Read the interview; you will be happy you did.
A few teasers:
The SEC/CFTC report [on May 6th] stated that the execution algorithm used by the “large seller” (i.e. Waddell & Reed) gave no regard to price or time, but once I started looking through the data, it became pretty clear that the execution algorithm did in fact use both time and price, so I started wondering whether the SEC & CFTC really looked at this data? Then out of the blue, Waddell & Reed sent us all 6,438 eMini trade execution reports. That led me to asking questions about the algo from the guy at Barclays, the execution broker for Waddell & Reed, who verified the trade executions sent from W&R. When the question came up on why Barclays didn’t clearly explain to the SEC & CFTC during the investigation interview that the execution algo does in fact use time and price, I received the stunning answer: “They never interviewed us”. The very next week, the CFTC invites Barclays to a meeting.

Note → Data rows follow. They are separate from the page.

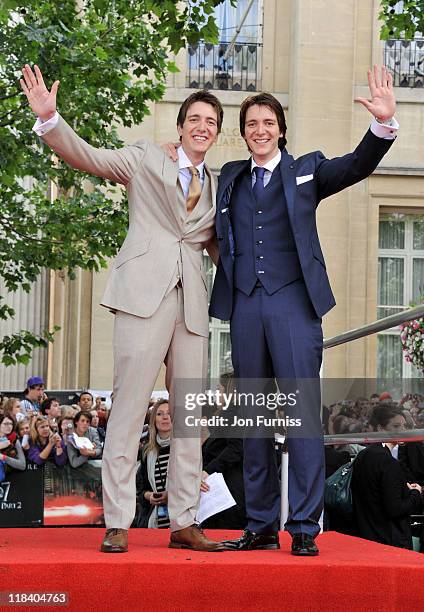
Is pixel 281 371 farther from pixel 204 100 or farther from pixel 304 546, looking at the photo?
pixel 204 100

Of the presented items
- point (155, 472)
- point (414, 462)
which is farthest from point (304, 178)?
point (414, 462)

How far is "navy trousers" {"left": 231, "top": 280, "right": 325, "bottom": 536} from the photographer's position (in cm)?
514

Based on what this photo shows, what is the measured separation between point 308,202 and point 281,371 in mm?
716

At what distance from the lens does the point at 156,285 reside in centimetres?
536

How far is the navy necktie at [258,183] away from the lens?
213 inches

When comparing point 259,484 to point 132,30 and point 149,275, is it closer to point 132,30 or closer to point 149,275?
point 149,275

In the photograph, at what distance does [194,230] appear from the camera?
18.0 feet

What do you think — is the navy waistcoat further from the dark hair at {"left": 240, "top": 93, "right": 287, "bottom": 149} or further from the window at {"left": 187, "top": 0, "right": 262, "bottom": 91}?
the window at {"left": 187, "top": 0, "right": 262, "bottom": 91}

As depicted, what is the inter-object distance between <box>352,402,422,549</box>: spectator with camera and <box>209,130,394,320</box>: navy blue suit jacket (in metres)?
2.31

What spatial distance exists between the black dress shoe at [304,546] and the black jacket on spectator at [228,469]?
288 centimetres

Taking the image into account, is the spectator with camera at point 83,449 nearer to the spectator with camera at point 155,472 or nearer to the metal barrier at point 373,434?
the spectator with camera at point 155,472

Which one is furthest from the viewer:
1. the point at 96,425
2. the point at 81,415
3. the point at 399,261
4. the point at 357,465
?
the point at 399,261

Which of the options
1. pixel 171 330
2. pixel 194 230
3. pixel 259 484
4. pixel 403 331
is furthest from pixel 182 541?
pixel 403 331

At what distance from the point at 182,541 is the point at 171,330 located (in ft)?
2.92
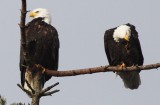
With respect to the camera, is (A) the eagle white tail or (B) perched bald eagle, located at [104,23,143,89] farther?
(A) the eagle white tail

[On May 6th] at 14:42:44, there was this event in the e-mini in Chicago where somebody sold a few thousand contracts right through the book, like “I want to sell these now!” At that exact moment in New York (and not 14 milliseconds later, which is how long it takes light to travel from Chicago), somebody sold an equal amount of SPY, QQQ, MMM, DIA, all the big index ETFs that cover the market. There were also a number of large cap stocks that got hit too. So this wasn’t an arbitrage reaction to what was happening in Chicago, it was simultaneous selling — had to be the same seller, or a fantastic coincidence. We thought maybe someone was testing out a new algorithm that had found a way to be ahead of the arbitrage….
When everything is about speed, you lose a lot of diversity; you don’t have all those different players with different view points using different algorithms and with different strategies at play. You end up killing all of them, it’s all shoot first and ask questions later.
The interview was a treat, and I hope you take the time to enjoy it.